Supreme Court to Rule On Michigan's Affirmative Action Ban

Opening arguments begin today at the supreme court, as Michigan's ban on affirmative action takes center stage. Michigan voters approved a proposal that made it illegal for race to be used as a factor.
That happened in 2006. The question at the center of today's case is whether or not Michigan voters had the authority to make that decision. Michigan's ban on affirmative action overrides an earlier supreme court decision that allowed race to be used in college admissions, under certain circumstances. Those in favor of removing michigan's ban say it puts minority students at a disadvantage. The number of African-American and Latino students at U of M did decline after the ban was put in place. But State Attorney General Bill Schuette will argue today in defense of the ban, saying Michiganders have already made their choice.

"It's a collective expression article one, section 26 adopted by 58% percent of the citizens of our state that says it's wrong, fundamentally wrong to treat people differently based on the color of your skin, your race, gender or ethnicity.
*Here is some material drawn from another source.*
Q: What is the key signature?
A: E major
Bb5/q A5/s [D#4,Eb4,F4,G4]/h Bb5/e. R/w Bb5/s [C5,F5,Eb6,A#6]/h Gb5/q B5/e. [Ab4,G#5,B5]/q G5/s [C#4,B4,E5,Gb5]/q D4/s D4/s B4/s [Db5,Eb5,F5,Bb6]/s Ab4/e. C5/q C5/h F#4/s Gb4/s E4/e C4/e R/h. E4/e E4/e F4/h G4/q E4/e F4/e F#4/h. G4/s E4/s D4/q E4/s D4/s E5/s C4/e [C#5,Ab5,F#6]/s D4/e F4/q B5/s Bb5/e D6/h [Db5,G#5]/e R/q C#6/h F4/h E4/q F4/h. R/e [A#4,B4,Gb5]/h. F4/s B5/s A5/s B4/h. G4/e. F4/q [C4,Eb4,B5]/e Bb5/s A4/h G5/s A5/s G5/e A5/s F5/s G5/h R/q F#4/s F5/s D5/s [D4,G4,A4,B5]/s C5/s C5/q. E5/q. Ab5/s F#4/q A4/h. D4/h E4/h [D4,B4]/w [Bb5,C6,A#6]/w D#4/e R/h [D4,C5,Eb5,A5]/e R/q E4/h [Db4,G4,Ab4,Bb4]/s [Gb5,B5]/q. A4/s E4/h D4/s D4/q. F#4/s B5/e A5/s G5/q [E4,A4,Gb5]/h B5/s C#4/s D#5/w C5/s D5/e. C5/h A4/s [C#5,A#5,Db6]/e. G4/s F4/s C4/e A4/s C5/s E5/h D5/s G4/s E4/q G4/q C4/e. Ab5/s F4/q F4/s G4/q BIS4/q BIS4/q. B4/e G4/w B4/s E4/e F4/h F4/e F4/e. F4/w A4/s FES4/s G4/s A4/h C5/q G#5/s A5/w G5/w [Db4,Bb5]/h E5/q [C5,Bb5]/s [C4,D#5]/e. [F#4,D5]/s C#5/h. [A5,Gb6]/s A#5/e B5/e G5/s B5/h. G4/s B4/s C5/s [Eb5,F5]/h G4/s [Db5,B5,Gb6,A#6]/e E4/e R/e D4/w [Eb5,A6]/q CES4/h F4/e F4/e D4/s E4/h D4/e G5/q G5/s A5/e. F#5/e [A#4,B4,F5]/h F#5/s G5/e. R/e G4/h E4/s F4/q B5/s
Second key important part is that we embrace, Chief Justice Roberts philosophy that said the best way to stop discrimination is to stop discriminating on the basis of race," said Bill Schuette, Michigan's Attorney General.

Eight states, including Michigan, have banned the use of race as a factor in college admission. The Supreme Court's ruling on this case could determine whether or not more states will propose similar bans in the future. Arguments begin today at one.